Todos estamos inmersos en una corriente empujada hacia una dirección, pero ésta a veces ofrece alternativas o desvíos que escapan a nuestra comprensión. Querer profundizar en ello es afinar la agudeza de la atención, para no dejar escapar ninguna pista que deje al descubierto el posible mecanismo que permita orientarnos hacia lo que consideramos que es bueno para nosotros. En ese momento, todo puede tener sentido, o quizás tendrá el que le demos nosotros.
Si todo está determinado, en cierto modo supone una imposición, pues no hay posibilidad de elección, al estar todo supeditado a un orden superior. Si fuera así, habría que desentrañar cuáles son las reglas del juego y predecir cuál es el sendero ya marcado, para adelantarnos a los sucesos que puedan producirse.
¿Qué o quién regiría esas pautas? La respuesta está oculta en el mundo de lo ignoto; lo cierto es que tendríamos que manejarnos con esas reglas para sincronizar más con las pruebas que se van presentando, y así no perder la sintonía que nos hace fluir con los acontecimientos. Habría que detectar cuáles son verdaderamente nuestros objetivos y nuestros potenciales, pues, como en un juego, éstas serían nuestras cartas, y deberíamos elegir con certeza en que momento arrojarlas.
Otra posibilidad es el libre albedrío. Sería no estar sujeto a ninguna ley invisible y desenvolvernos de una manera individual en un escenario sin nada ni nadie que dicte nuestras conductas.
En el libre albedrío se debe potenciar la responsabilidad, porque sin ella la libertad se convierte en libertinaje. Aquí también hay cabida para la evolución. Si, por ejemplo, venimos al mundo con ciertos rasgos de carácter que dificultan nuestra relación con los demás, podemos modificarlos a través de nuestras conductas, y por tanto estaríamos manejándonos en un libre espacio a nuestro favor y al de los demás.
De ahí que para muchos sabios, yoguis y personas realizadas, el destino sea como un río que fluye en el que estamos inmersos. El río nos lleva hacia adelante, eso está determinado y no tenemos elección. Pero inmersos en la corriente podemos optar y decidir si queremos fluir a la velocidad de la corriente o resistirnos en la misma. De ahí que en la vida cotidiana experimentemos el ir a contracorriente como pérdida de la sensación de rumbo.

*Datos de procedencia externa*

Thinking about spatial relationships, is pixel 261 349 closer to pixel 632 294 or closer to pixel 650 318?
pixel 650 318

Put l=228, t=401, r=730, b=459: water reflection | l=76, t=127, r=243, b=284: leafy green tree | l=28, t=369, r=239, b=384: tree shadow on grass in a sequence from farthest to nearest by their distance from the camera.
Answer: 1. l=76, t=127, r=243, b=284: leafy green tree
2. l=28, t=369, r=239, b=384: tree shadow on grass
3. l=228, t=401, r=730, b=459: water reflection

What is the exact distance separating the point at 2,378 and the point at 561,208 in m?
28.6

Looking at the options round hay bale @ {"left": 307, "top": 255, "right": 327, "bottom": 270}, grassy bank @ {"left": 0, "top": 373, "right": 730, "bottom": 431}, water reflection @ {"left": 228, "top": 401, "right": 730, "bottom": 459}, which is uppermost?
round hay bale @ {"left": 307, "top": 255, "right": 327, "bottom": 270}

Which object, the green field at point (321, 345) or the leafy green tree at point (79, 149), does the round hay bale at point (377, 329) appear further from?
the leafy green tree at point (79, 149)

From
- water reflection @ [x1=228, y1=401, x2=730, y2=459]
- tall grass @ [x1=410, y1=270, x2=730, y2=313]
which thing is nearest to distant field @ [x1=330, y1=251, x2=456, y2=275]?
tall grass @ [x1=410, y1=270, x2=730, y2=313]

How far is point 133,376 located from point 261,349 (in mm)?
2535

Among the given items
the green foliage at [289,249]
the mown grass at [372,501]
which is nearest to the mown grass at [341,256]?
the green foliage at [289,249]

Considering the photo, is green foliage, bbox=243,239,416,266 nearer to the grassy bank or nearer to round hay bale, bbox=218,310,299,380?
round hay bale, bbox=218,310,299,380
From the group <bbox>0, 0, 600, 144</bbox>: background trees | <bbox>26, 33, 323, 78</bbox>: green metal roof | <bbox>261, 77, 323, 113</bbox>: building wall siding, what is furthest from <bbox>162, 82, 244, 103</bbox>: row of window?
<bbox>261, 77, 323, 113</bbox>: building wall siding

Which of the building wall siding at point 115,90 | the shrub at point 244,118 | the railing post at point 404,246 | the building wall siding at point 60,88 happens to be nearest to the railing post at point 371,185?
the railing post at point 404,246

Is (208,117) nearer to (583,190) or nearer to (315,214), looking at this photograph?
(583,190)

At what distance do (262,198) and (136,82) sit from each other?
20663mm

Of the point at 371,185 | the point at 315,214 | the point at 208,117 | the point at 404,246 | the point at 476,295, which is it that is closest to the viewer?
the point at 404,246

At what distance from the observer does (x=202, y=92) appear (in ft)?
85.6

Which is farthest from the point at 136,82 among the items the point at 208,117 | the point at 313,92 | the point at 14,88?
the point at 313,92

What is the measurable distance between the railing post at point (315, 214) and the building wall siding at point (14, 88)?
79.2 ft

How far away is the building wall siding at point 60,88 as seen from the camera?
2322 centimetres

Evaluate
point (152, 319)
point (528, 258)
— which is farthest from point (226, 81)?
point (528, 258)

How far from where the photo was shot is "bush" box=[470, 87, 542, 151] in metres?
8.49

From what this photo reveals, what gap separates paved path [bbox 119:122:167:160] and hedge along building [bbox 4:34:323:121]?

Cabe observar hablando del destino, la gran necesidad que experimentamos de exigir seguridad en un mundo donde nada es seguro, excepto la inseguridad. Esa demanda puede anestesiar el desarrollo de la intuición y, por tanto, el aprovechamiento de la misma, perdiendo ese potencial de desenvolvernos en el plano vivencial de cada instante.
Conviene aprender a manejarnos con la imprevisibilidad, pues sea el destino determinado o no, llegará, y nuestra capacidad de flexibilidad frente a los acontecimientos hará que no nos quebremos.
En la vía de la búsqueda y realización de sí, el destino abruma por su naturaleza imprevisible y escurridiza que con frecuencia nos hace sentir con las manos vacías. A veces nos deja entrever destellos de orientaciones, y otras, sin embargo, nos sume en una oscuridad absoluta. De cualquier modo, no debería ser: ¨¿por qué estamos aquí?¨, sino ¨ya que estamos aquí¨, haciendo así del destino un inquebrantable aliado, pues aun con sus caprichos, siempre nos tiende algún puente para no estancarnos.